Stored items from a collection

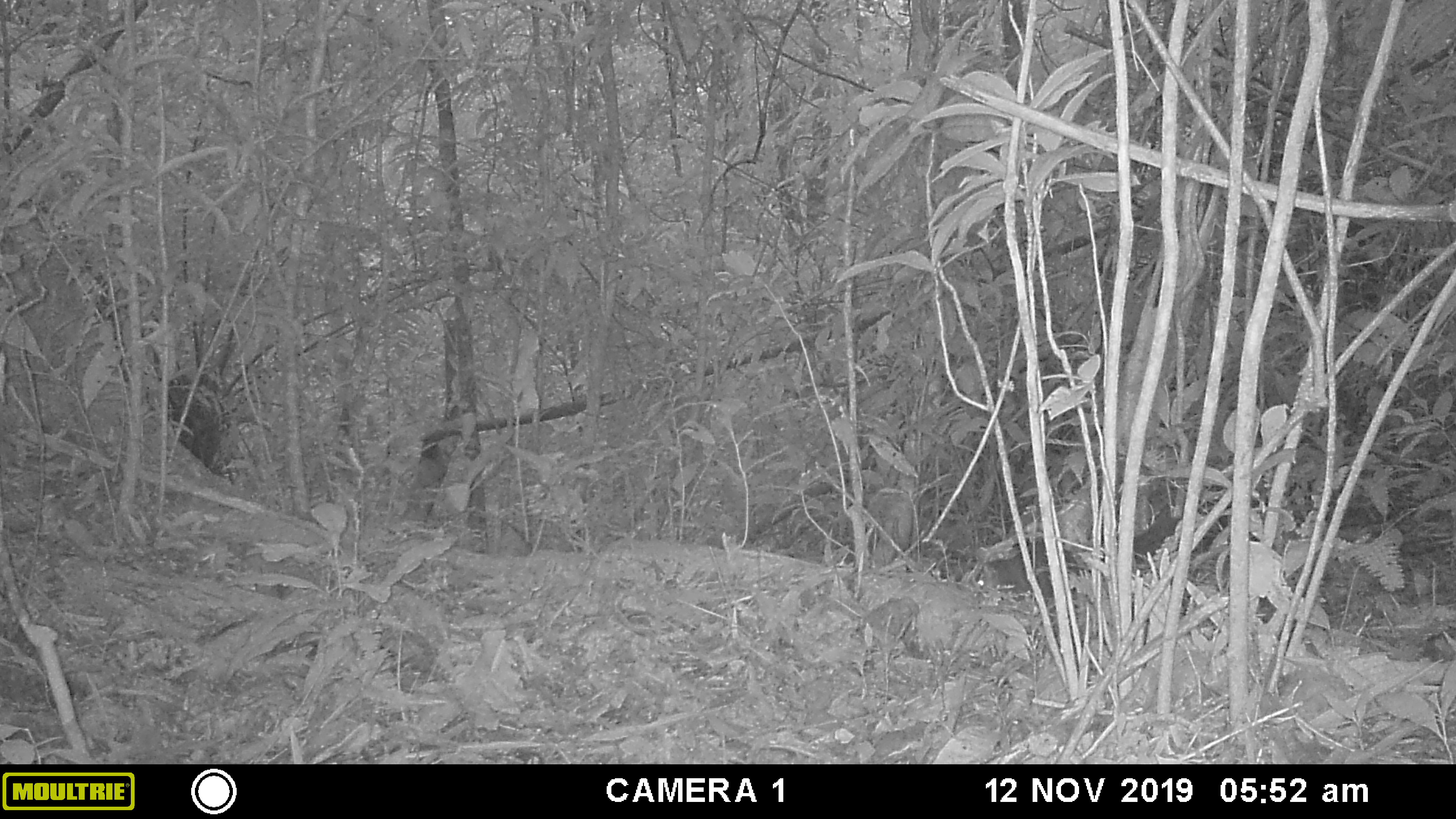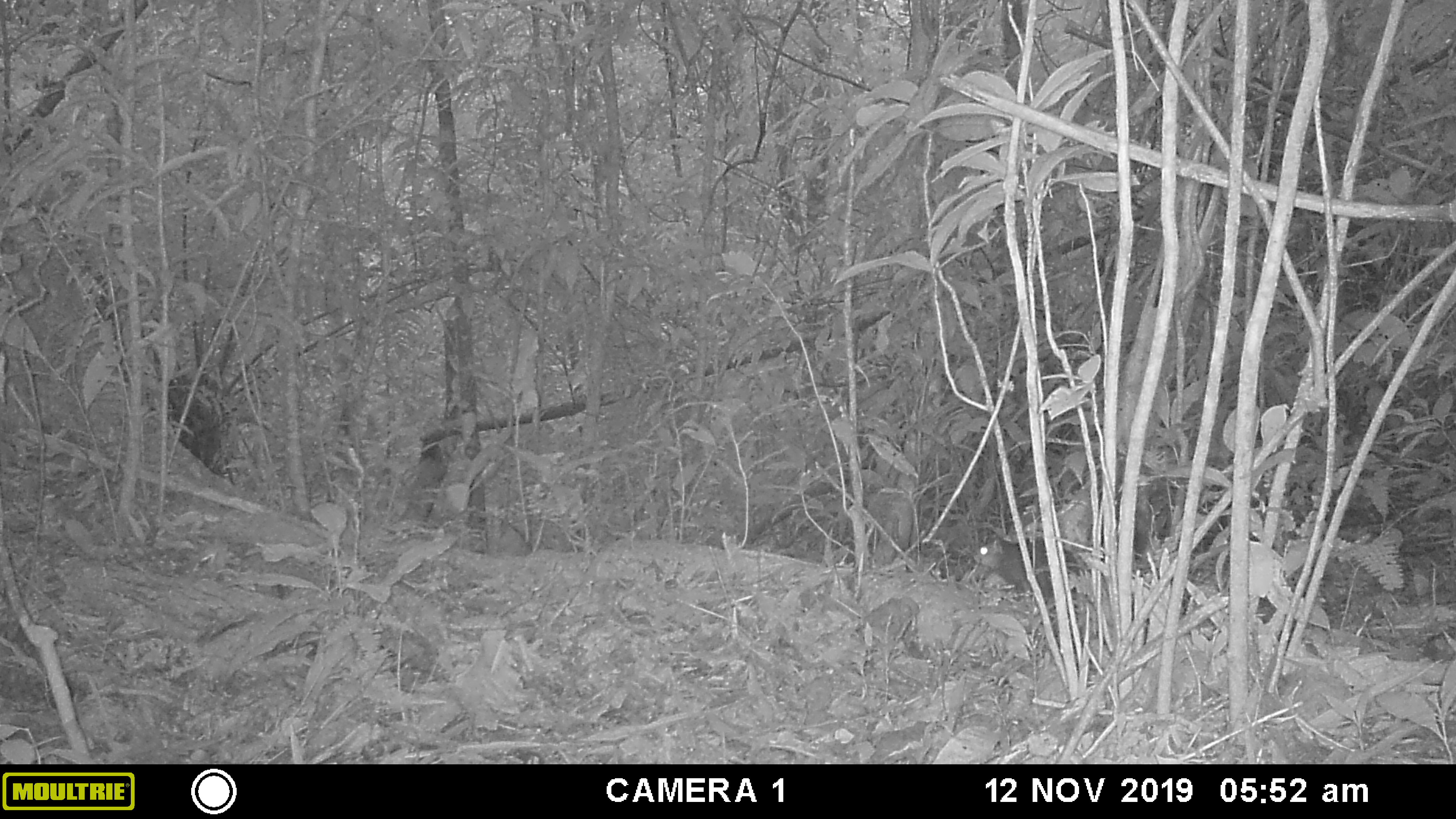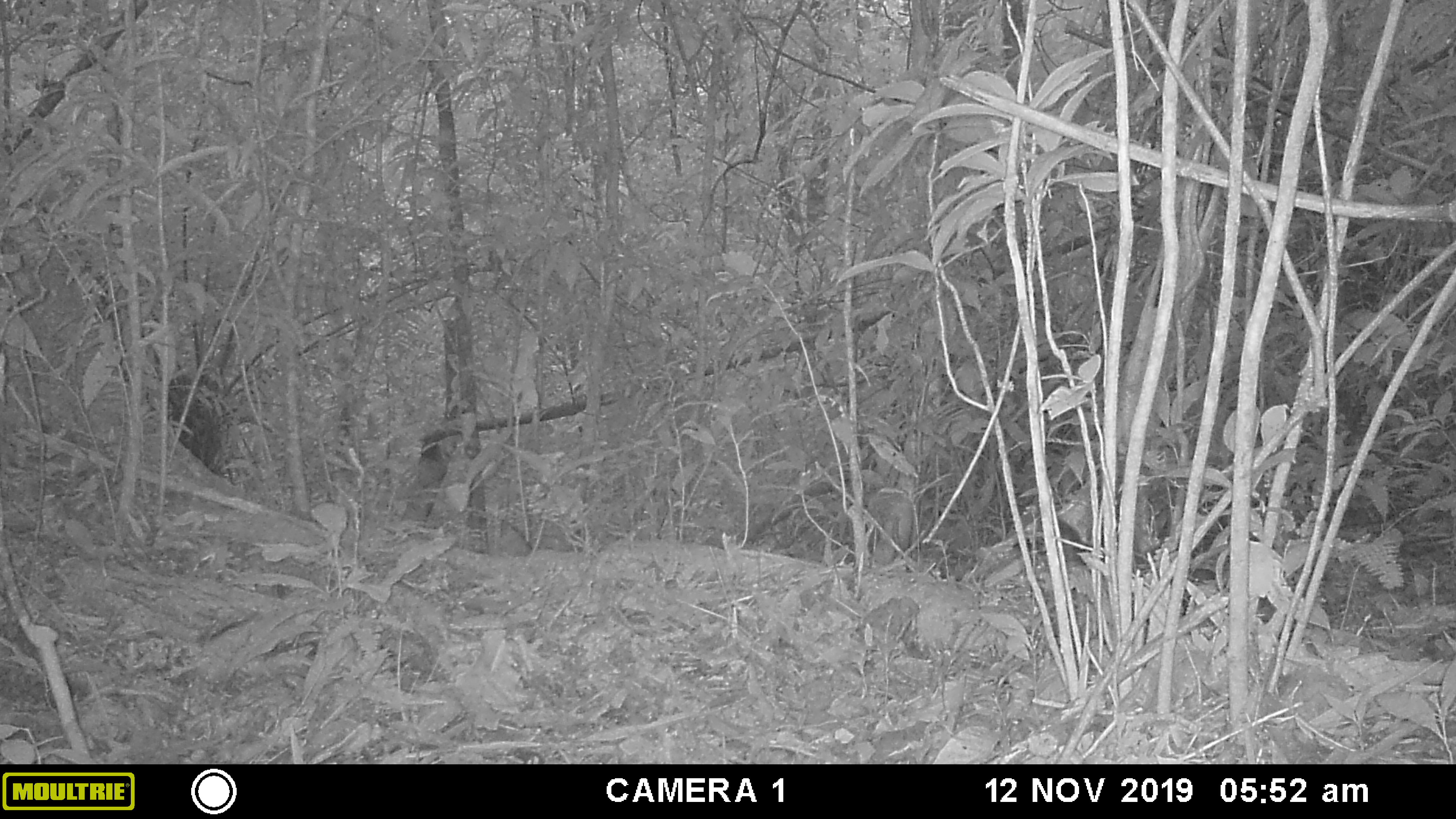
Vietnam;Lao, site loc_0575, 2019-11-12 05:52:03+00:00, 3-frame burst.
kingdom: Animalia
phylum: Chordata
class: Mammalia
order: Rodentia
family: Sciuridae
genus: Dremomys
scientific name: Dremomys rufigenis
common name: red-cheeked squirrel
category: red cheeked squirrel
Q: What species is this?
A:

#### WHAT YOU ARE ASKED TO DO:
Output the data above in full and exactly, with every image left out.

#### SOLUTION FOR THIS PROBLEM:
Vietnam;Lao, site loc_0575, 2019-11-12 05:52:03+00:00, 3-frame burst.
kingdom: Animalia
phylum: Chordata
class: Mammalia
order: Rodentia
family: Sciuridae
genus: Dremomys
scientific name: Dremomys rufigenis
common name: red-cheeked squirrel
category: red cheeked squirrel
Q: What species is this?
A:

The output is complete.